Introduction to cppcontainers

Christian Düben

November 09, 2024

1 Motivation

This package incorporates C++ Standard Template Library containers into R. In doing so, it meets various objectives and targets different groups of R users.

First, it speeds up development workflows. If you previously wanted to make use of C++ containers, you had to write C++ code and wait for compilation every time you changed it. To evaluate the data held in C++, you also had to write print or export functions for each setup. cppcontainers does these steps for you. It wraps C++ containers, their methods, and helper functions and compiles them when the package is installed. There is no need to write C++ code or wait for compilation after the package has been installed. You can use the containers as interactively and without waiting time as R’s native data frames.

Second, it allows user who do not administer their machines without an installed compiler (e.g., without Rtools on Windows) to use C++ containers, through the binary version of the package.

Third, it makes C++ easily accessible to R users. Much of the R community does not understand C++ and does not want to undertake the effort of learning it. This can impede collaboration between team members who are familiar with C++ and those who are not. cppcontainers circumvents this problem by abstracting away much of the underlying C++ code, framing everything in an R-style syntax (incl. 1-based indices), and explaining functions in a language intuitive to R users.

Fourth, it pushes R towards a general purpose programming language. One of the big differences between R and general purpose languages is the availability of data structures. In R, almost everything is some sort of vector; a vector of primitives, a vector of pointers, etc. Even scalars are vectors of length one. This simplicity makes R very accessible and easy to learn for its audience, that is largely comprised of people with a background in quantitative, empirical methods but without training in software engineering.

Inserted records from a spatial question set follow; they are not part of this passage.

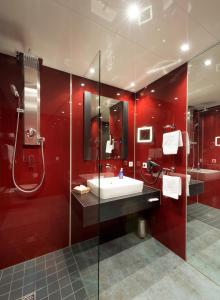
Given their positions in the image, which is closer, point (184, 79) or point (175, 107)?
point (184, 79)

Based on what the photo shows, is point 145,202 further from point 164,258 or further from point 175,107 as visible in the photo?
point 175,107

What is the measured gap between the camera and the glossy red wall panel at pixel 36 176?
1.63 m

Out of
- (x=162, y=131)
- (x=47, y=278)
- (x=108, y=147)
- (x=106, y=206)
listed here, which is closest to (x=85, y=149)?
(x=108, y=147)

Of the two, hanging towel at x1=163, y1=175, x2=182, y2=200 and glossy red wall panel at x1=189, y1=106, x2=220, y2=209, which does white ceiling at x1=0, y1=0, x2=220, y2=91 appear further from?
hanging towel at x1=163, y1=175, x2=182, y2=200

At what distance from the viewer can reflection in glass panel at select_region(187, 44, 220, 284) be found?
174 centimetres

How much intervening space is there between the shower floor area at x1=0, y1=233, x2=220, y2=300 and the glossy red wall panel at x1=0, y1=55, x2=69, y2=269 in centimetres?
20

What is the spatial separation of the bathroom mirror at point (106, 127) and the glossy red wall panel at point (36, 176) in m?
0.29

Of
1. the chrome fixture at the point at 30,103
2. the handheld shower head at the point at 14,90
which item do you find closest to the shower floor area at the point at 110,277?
the chrome fixture at the point at 30,103

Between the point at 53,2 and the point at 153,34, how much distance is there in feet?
2.82

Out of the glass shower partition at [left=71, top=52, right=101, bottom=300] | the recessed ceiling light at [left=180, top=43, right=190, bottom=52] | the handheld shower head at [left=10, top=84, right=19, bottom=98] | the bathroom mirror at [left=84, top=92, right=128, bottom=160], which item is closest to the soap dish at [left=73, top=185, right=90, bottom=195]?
the glass shower partition at [left=71, top=52, right=101, bottom=300]

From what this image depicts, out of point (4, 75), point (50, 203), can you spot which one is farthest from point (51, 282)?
point (4, 75)

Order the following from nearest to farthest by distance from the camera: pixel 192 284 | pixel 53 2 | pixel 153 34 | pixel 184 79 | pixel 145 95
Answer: pixel 53 2, pixel 153 34, pixel 192 284, pixel 184 79, pixel 145 95

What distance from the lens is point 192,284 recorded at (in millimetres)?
1444

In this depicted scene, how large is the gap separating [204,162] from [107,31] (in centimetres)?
251
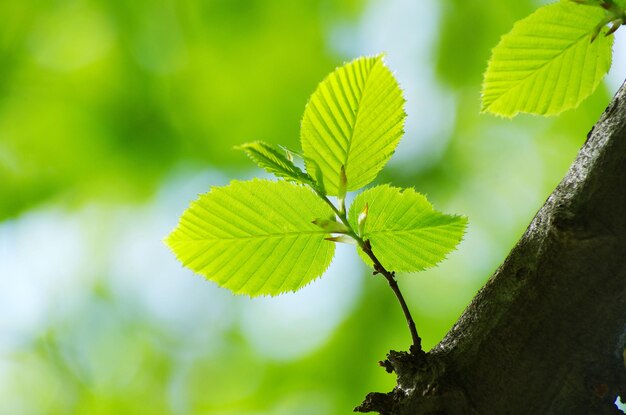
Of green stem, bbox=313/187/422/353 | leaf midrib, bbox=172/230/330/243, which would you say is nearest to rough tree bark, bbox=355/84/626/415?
green stem, bbox=313/187/422/353

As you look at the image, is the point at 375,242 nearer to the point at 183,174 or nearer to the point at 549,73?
the point at 549,73

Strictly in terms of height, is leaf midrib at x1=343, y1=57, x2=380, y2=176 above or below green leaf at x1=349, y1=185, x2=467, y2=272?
above

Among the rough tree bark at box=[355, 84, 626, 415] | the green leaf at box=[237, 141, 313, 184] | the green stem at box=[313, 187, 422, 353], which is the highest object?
the green leaf at box=[237, 141, 313, 184]

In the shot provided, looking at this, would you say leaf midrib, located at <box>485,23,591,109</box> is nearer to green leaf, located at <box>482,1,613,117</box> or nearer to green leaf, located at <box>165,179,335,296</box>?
green leaf, located at <box>482,1,613,117</box>

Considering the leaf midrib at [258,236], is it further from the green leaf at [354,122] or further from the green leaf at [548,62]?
the green leaf at [548,62]

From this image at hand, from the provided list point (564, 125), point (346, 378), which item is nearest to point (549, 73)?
point (346, 378)

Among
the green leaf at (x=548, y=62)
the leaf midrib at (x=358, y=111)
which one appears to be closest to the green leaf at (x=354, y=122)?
the leaf midrib at (x=358, y=111)
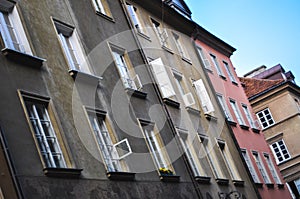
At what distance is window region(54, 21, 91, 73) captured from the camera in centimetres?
1731

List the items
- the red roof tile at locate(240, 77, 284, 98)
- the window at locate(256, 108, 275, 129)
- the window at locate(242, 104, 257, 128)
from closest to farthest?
the window at locate(242, 104, 257, 128) < the window at locate(256, 108, 275, 129) < the red roof tile at locate(240, 77, 284, 98)

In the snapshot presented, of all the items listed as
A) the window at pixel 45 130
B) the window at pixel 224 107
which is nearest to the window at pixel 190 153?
the window at pixel 224 107

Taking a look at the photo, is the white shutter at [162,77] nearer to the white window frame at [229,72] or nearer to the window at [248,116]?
the window at [248,116]

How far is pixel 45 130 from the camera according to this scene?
14320 millimetres

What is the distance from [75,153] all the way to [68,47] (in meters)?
4.25

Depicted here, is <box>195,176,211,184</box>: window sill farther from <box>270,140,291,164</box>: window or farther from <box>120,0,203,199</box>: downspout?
<box>270,140,291,164</box>: window

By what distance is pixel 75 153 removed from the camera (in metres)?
14.7

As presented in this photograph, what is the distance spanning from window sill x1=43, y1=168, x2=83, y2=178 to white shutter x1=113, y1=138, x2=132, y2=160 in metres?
2.81

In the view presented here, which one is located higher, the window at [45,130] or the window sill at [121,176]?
the window at [45,130]

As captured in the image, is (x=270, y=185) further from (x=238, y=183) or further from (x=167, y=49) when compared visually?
(x=167, y=49)

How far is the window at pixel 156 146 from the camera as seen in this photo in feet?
64.5

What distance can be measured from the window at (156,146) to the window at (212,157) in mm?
4664

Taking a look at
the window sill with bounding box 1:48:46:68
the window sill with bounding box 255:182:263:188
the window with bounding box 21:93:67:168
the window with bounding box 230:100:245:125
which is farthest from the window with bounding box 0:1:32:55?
the window with bounding box 230:100:245:125

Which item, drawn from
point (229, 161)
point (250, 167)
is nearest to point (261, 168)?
point (250, 167)
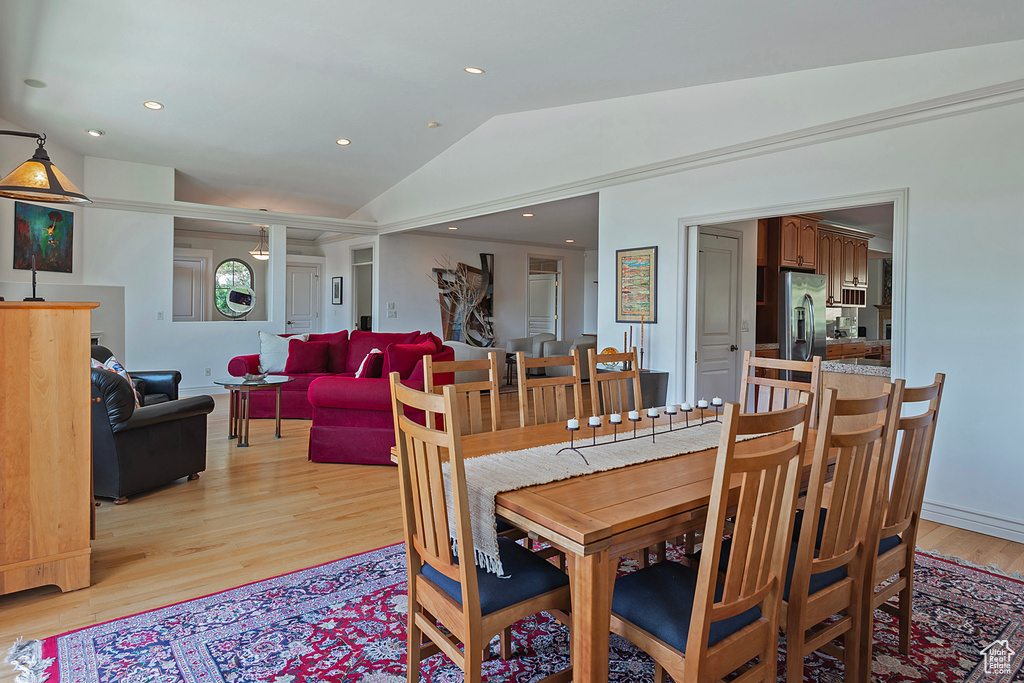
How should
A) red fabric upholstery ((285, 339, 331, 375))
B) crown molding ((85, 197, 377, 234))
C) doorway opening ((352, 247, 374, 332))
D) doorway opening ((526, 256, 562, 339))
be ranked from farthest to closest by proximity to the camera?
doorway opening ((526, 256, 562, 339)) < doorway opening ((352, 247, 374, 332)) < crown molding ((85, 197, 377, 234)) < red fabric upholstery ((285, 339, 331, 375))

However, users who come from a general purpose programming language, such as C++ or Python, likely miss a larger collection of data structures. cppcontainers fills this gap.

Fifth, this package brings the performance of C++ Standard Template Library containers to R. These data structures are tailored towards certain use cases and can speed up execution times. Of course, there is some overhead involved compared to entirely writing the code in C++. Yet, by providing a thin wrapper around Rcpp::XPtr, cppcontainers attempts to minimize this overhead.

It is important to keep this motivation in mind. There is a lot more what you can do with C++ and consequently Rcpp, than what this package implements. This, e.g., includes nested containers. The aim of this package is not to incorporate all features of an entire other language into R. It adds functionality in one specific domain.


2 Container Types

cppcontainers wraps many of the Standard Template Library’s container types. The following list briefly introduces them in terms that are easy to grasp for users with little technical expertise. It avoids a discussion of performance characteristics or thread-safety implications.

Associative containers

Container adapters

Sequence containers

There is a lot to know on the efficiency of element access at different positions, element insertion and removal, space efficiency, etc. It is too much to cover in this vignette. The list above primarily elaborates on uniqueness and sorting. It grants a first idea of what container types the package wraps and on which container types to read up on in other sources of documentation.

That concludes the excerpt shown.